Create and run a lineage task
-
In the left navigation pane, click Data Traceability.
-
Click Create Data Lineage Task.
-
In the Lineage Task dialog box, click Upload File and select the leaked CSV file from your computer. After the upload completes, you can Replace or Download the uploaded file.

-
Click Start Lineage to begin the task.
The lineage task may take some time to complete.
View possible leak sources
The Data Lineage page lists all completed lineage tasks with their Lineage Date and Lineage File. Tasks are sorted from newest to oldest. To find a specific task, enter a keyword in the search box — the search uses fuzzy matching against file names.

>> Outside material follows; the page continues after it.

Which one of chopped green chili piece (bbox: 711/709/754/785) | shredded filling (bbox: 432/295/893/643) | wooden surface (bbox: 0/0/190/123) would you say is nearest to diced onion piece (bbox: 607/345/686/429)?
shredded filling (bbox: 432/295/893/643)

To investigate a specific task, click the
icon in the Actions column. The lineage details page helps you answer two questions: who accessed the data, and when and how they accessed it.
-
Likelihood — DataWorks ranks each potential owner by the probability that their access produced the leaked file. Start with the highest-likelihood entry.
-
Operation Time — The timestamp of the access operation.
-
Operation Command — The specific operation performed (for example, a query or download).
FAQ
The lineage task completed, but Possible Leak Source shows No Result. What should I check?

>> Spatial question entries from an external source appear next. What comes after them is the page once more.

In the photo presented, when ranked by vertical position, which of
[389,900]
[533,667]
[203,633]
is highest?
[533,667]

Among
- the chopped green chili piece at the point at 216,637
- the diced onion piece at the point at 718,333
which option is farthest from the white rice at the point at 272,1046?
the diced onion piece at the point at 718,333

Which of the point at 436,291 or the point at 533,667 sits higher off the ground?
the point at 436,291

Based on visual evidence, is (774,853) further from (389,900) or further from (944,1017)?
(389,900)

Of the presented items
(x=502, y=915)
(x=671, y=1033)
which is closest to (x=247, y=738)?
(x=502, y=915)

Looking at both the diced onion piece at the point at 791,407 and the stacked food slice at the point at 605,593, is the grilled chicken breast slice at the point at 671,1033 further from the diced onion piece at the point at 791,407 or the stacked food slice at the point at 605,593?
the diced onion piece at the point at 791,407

There are three common reasons:
-
Insufficient data volume. The watermark extraction algorithm requires enough unique data to reconstruct the watermark reliably. Use a file that contains more than 500 unique data entries and run the task again.
-
The data does not belong to your tenant. Confirm that the file you uploaded was originally produced from data in your own tenant, not from an external organization.
-
The file does not contain watermark information. This happens when the data was accessed before the data watermark feature was enabled, or when the breach originated in an external system rather than through DataWorks. Check whether the data watermark feature is enabled for the relevant data detection rule — see Create a data masking rule. If the feature was not enabled at the time of access, those operations are not traceable.